Copyright 2003 Reed Business Information, Inc.

From The New Yorker
On a small plantation in Manchester County, Virginia, in the eighteen-fifties, a freed black man named Henry Townsend lives with his wife and the thirty-three slaves he has bought, some with the help of his former owner. This kaleidoscopic first novel depicts daily life for Henry and his friends ("members of a free Negro class that, while not having the power of some whites, had been brought up to believe that they were rulers waiting in the wings"); for the plantation's slaves, one of whom believes that he, too, will be transformed into an owner after Henry's death; and for the county's white inhabitants, who coexist uneasily with their slaves and their emancipated black neighbors. Jones has written a book of tremendous moral intricacy: no relationship here is left unaltered by the bonds of ownership, and liberty eludes most of Manchester County's residents, not just its slaves.
Copyright © 2005 The New Yorker


Customer Reviews

Riveting! You'll never forget it.5
Edward P. Jones's "The Known World": A Study Guide from Gale's "Novels for Students" (Volume 26, Chapter 4)

Difficult to read but well worth it4
I, too, found this book difficult to read, but not because of the prose; it was difficult to read because the subject matter was so viscerally presented and articulately explored. To confront the idea of people being worth money and nothing more was almost too much to bear. I applaud Mr. Jones for his ability to dig into this subject and to display it in a way that forces us to face such a legacy.

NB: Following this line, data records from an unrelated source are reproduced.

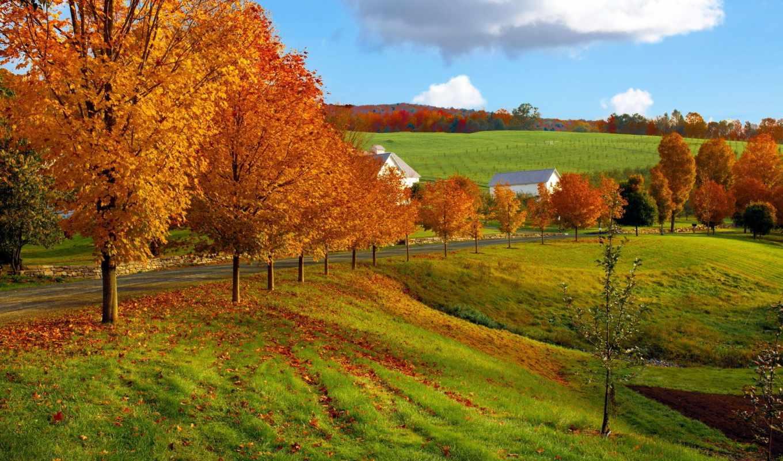 осень, природа, природы, фона, поле, дорога, водопад, browse, лес, небо,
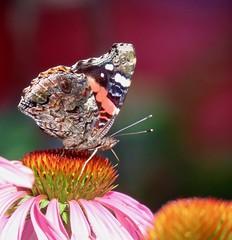 Splash of Summer Colour (Meryl Raddatz) Tags: butterfly flower canada nature naturephotography redadmiral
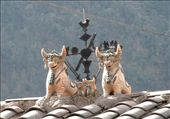 Bulls on the roof of many houses, for luck & prosperity: by flyingpiglet, Views[663]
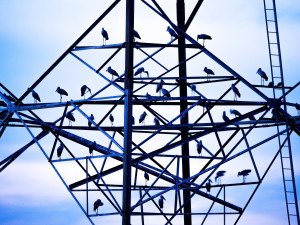 Birds on electrical tower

I was afraid that there would not be any redemptive value in the book but found that redemption was offered in the smallest, most subtle ways. Stop reading now if you don't want a spoiler. The knowledge after the fact that Moses had not killed his wife and child, that the man who would lead to his maiming knew it, saw it on him was powerfully felt because of its subtlety. The way Jones presents the final assault on Moses, the cutting of his Achilles tendon was remarkable. Knowing that the man who casually enacted such violence would never do so again after being forced to bear the suffering he had created, almost through the barrel of his body, for miles and while literally being hugged by that suffering was simply sublime. Clearly, this book is well worth the pain it may cause and the sadness in may imprint.

Save your money2
This was an all right book. Get it at your library rather than buying it.